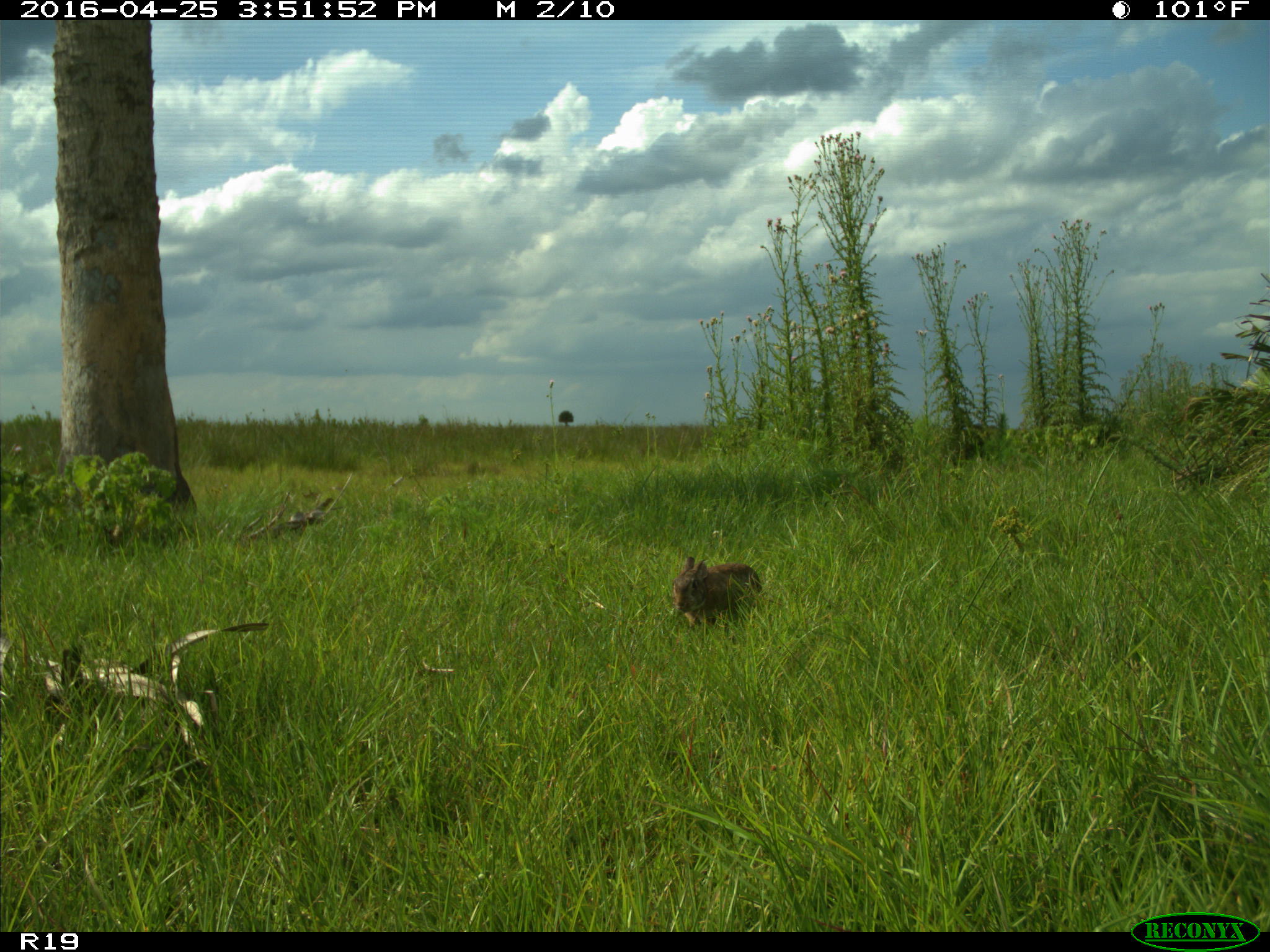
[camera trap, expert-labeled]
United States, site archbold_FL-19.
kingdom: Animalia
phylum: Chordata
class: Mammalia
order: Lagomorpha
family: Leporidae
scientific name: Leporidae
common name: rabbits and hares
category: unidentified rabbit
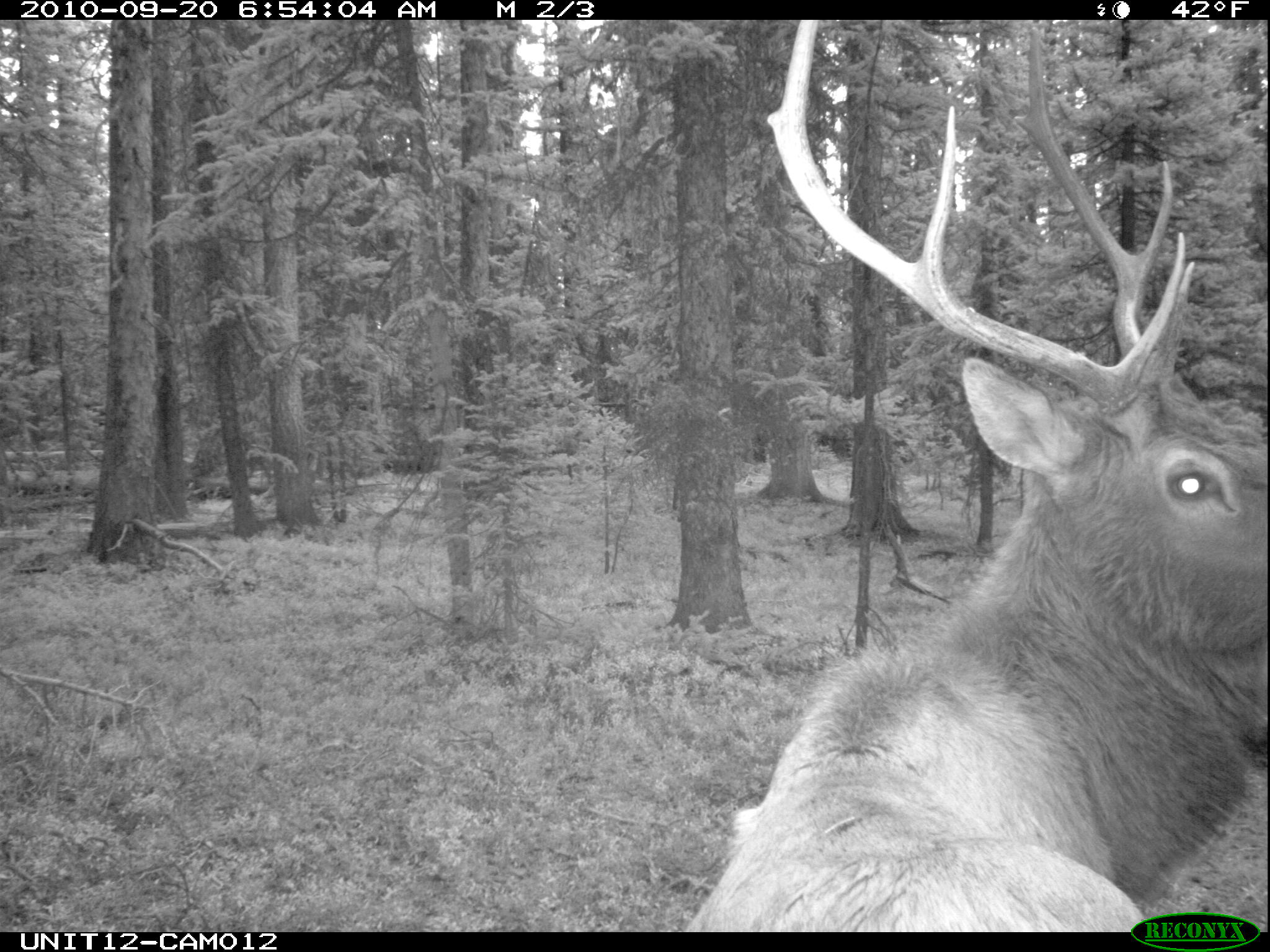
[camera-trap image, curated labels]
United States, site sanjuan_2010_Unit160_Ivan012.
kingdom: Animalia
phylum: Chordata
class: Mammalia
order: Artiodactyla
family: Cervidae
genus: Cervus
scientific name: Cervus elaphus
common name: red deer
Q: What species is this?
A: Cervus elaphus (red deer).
::::::::
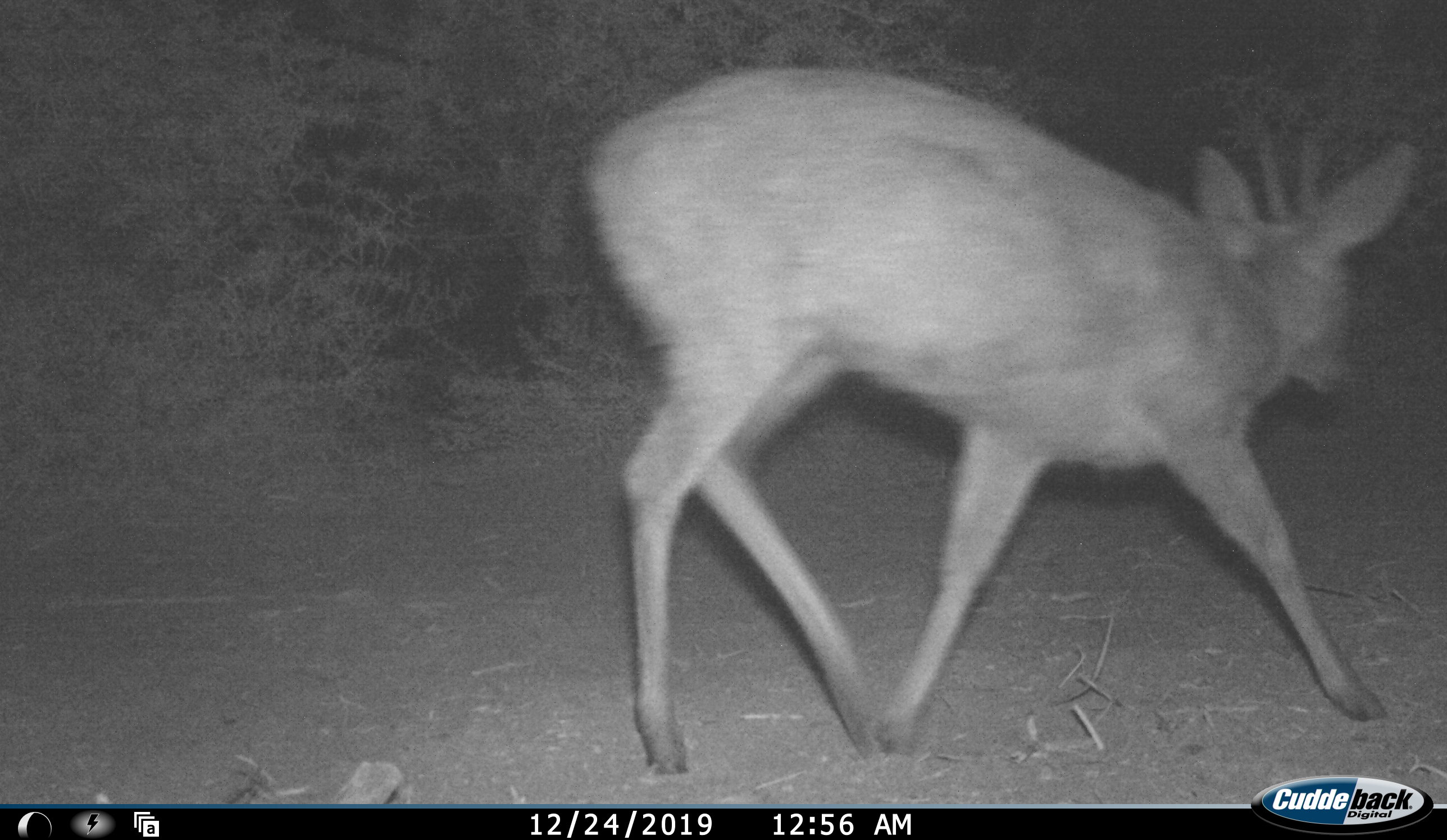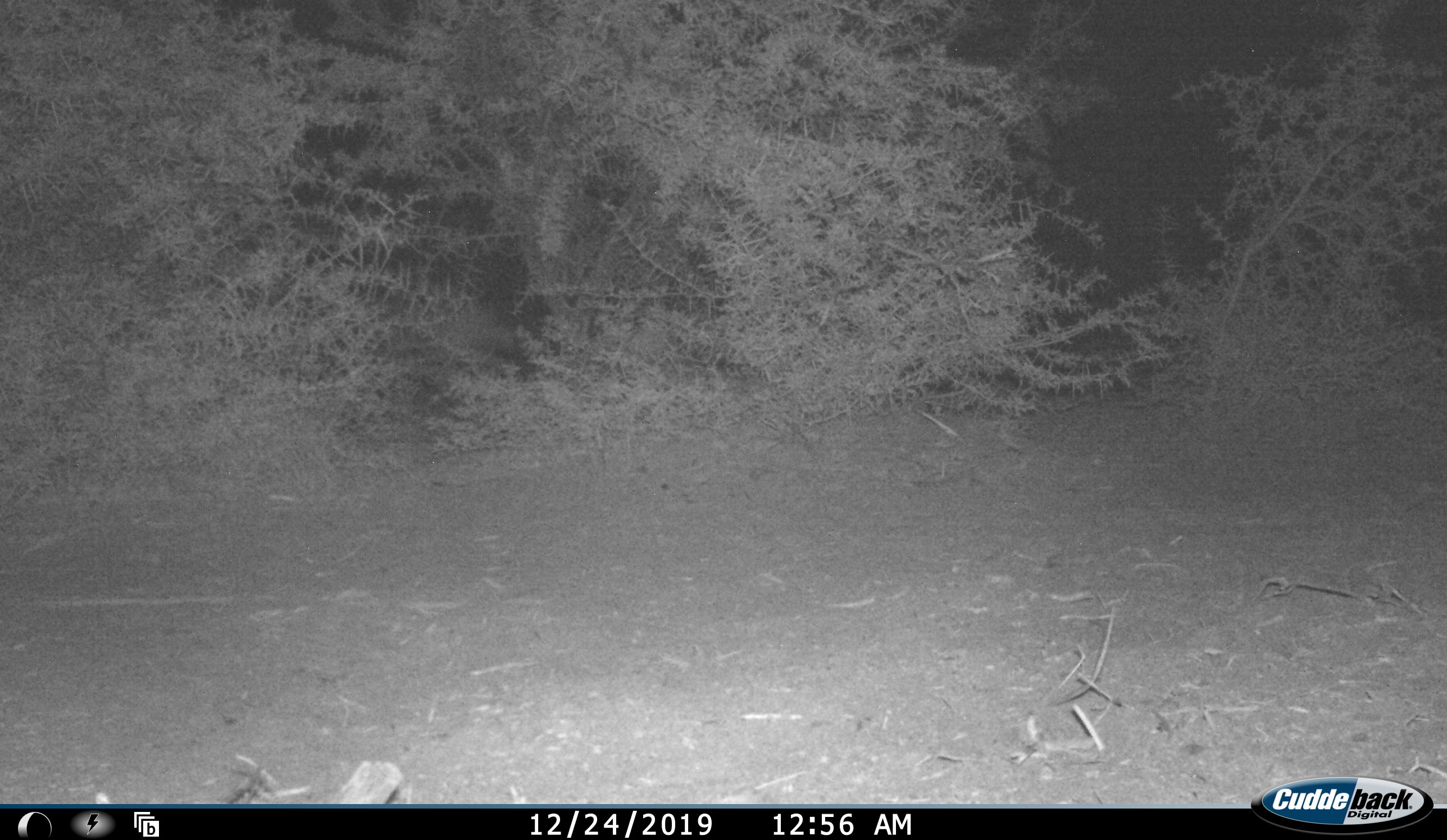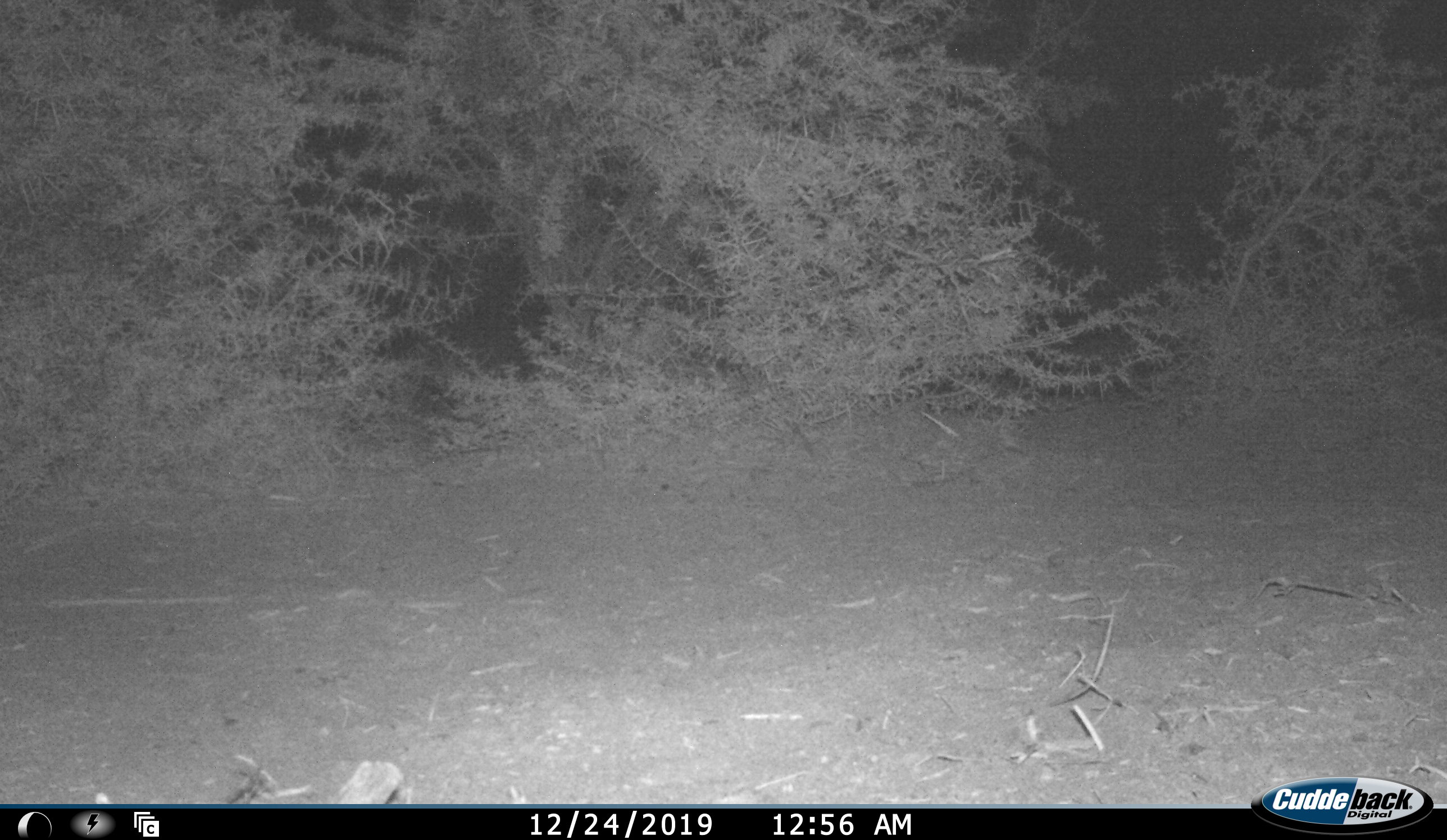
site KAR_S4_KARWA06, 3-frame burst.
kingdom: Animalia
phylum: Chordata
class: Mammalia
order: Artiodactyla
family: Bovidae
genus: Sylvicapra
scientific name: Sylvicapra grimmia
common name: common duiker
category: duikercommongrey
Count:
::::::::
* _Try it_:
Only lines containing the word "camera" matter here: count them in the entries and give the number, nothing else.

* _Output_:
2